Filling the gap were young, hungry employees that Kraft Heinz promised "Wall Street" money, should they meet their goals to help make its targets. Amid the turnover, it promoted quickly.
In 2017, it elevated 29-year-old David Knopf to be its chief financial officer. While the Princeton graduate is widely described as intelligent by his peers, he does not have the same decades of experience that typically distinguish a CFO at such a high-profile company. Knopf joined Kraft Heinz in 2015 as vice president of finance, coming from 3G Capital where he is a partner and helped with the Kraft Heinz merger.
After slightly more than a year, Knopf was named vice president of beverages and snacks, and category lead of its Planters snack nuts business.
Kraft Heinz gave employees "management-based objectives" that helped determine their bonuses for the year. Those goals are derived from the objectives laid out by the company's board for its CEO.
"We are competing for talent with well-established, fast-moving consumer goods organizations with long histories of success. So we target a higher incentive pay than our peers and are consistently above the market," wrote CFO Knopf in a 2018 integration update.
Not all targets are quantitative. Those that are can pertain to growth, costs and market share, among other things. The MBOs provide transparency, clear goals and prevent waste. Other companies associated with 3G, like Ab InBev and Restaurant Brands International have similar compensation models and have not run into the same issues that Kraft Heinz has.
But as Kraft Heinz's performance has deteriorated, it has become harder to meet its goals. Outgoing CEO Bernardo Hees in 2017 only achieved 60% of his MBOs, according to the company's proxy. Knopf achieved 48%.
In the company's procurement group, which was crucial to the company's EBITDA goals, pressures to meet MBOs were particularly intense.
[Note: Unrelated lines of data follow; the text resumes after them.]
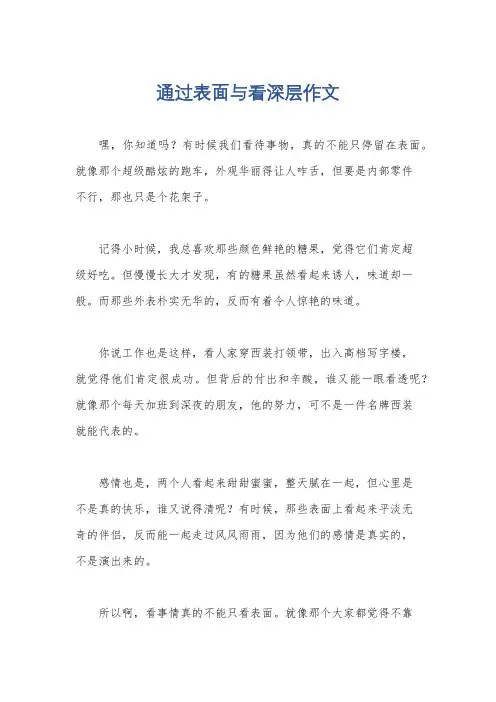 通过表面与看深层作文

嘿，你知道吗？有时候我们看待事物，真的不能只停留在表面。就像那个超级酷炫的跑车，外观华丽得让人咋舌，但要是内部零件不行，那也只是个花架子。

记得小时候，我总喜欢那些颜色鲜艳的糖果，觉得它们肯定超级好吃。但慢慢长大才发现，有的糖果虽然看起来诱人，味道却一般。而那些外表朴实无华的，反而有着令人惊艳的味道。

你说工作也是这样，看人家穿西装打领带，出入高档写字楼，就觉得他们肯定很成功。但背后的付出和辛酸，谁又能一眼看透呢？就像那个每天加班到深夜的朋友，他的努力，可不是一件名牌西装就能代表的。

感情也是，两个人看起来甜甜蜜蜜，整天腻在一起，但心里是不是真的快乐，谁又说得清呢？有时候，那些表面上看起来平淡无奇的伴侣，反而能一起走过风风雨雨，因为他们的感情是真实的，不是演出来的。

所以啊，看事情真的不能只看表面。就像那个大家都觉得不靠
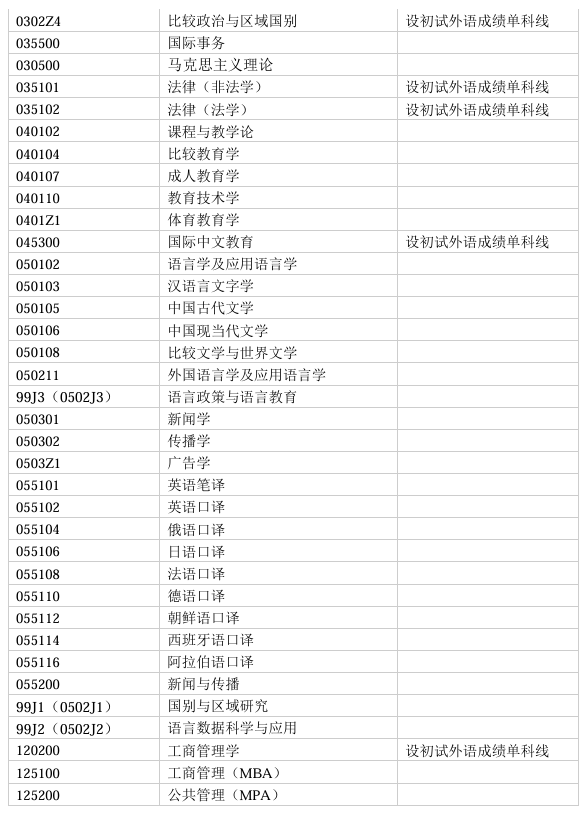 | | | |
|---|---|---|
| 0302Z4 | 比较政治与区域国别 | 设初试外语成绩单科线 |
| 035500 | 国际事务 | |
| 030500 | 马克思主义理论 | |
| 035101 | 法律（非法学） | 设初试外语成绩单科线 |
| 035102 | 法律（法学） | 设初试外语成绩单科线 |
| 040102 | 课程与教学论 | |
| 040104 | 比较教育学 | |
| 040107 | 成人教育学 | |
| 040110 | 教育技术学 | |
| 0401Z1 | 体育教育学 | |
| 045300 | 国际中文教育 | 设初试外语成绩单科线 |
| 050102 | 语言学及应用语言学 | |
| 050103 | 汉语言文字学 | |
| 050105 | 中国古代文学 | |
| 050106 | 中国现当代文学 | |
| 050108 | 比较文学与世界文学 | |
| 050211 | 外国语言学及应用语言学 | |
| 99J3（0502J3） | 语言政策与语言教育 | |
| 050301 | 新闻学 | |
| 050302 | 传播学 | |
| 0503Z1 | 广告学 | |
| 055101 | 英语笔译 | |
| 055102 | 英语口译 | |
| 055104 | 俄语口译 | |
| 055106 | 日语口译 | |
| 055108 | 法语口译 | |
| 055110 | 德语口译 | |
| 055112 | 朝鲜语口译 | |
| 055114 | 西班牙语口译 | |
| 055116 | 阿拉伯语口译 | |
| 055200 | 新闻与传播 | |
| 99J1（0502J1） | 国别与区域研究 | |
| 99J2（0502J2） | 语言数据科学与应用 | |
| 120200 | 工商管理学 | 设初试外语成绩单科线 |
| 125100 | 工商管理（MBA） | |
| 125200 | 公共管理（MPA） | |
Suppliers say Kraft Heinz employees are aggressive in demanding lower contract costs, sometimes at the sacrifice of longer-term alternatives used by peers like Unilever or Procter & Gamble. One example is pushing for extra savings in the next quarter, if a supplier in unable to do so in shorter term.
"They're just using it as a blunt instrument, saying 'give me 10%.' You can't do that, especially in a mature, consumer goods company," said Rob Handfield, a professor of supply chain management at North Carolina State University. Handfield advised courier company DHL in 2017 when it was negotiating its contracts with Kraft Heinz.
According to Monday's filing, a handful of Kraft Heinz employees were marking down savings from its supplier contracts that should have been carried over a longer time period, along with other similar transgressions. It could not be immediately determined whether they did so accidentally or intentionally, but doing so can inaccurately imply they achieved certain targets that they did not reach.
Following the results of the investigation, Kraft Heinz said in the filing that it "has implemented and continues to implement certain remedial actions, including employee personnel actions and certain improvements to its internal controls, to mitigate the likelihood of this occurring in the future."
Others changes are to restore its financial health after its shares have fallen more than 24% since the start of the year. It announced last month that Hees is stepping down on June 30 and will be succeeded by Miguel Patricio, Anheuser-Busch InBev's former chief marketing officer. Kraft Heinz's head of strategic projects, Eduardo Pelleissone, is also leaving the company to pursue other opportunities, effective June 30. Eduardo Luz, U.S. chief marketing and global brand officer, is leaving the company at the end of May.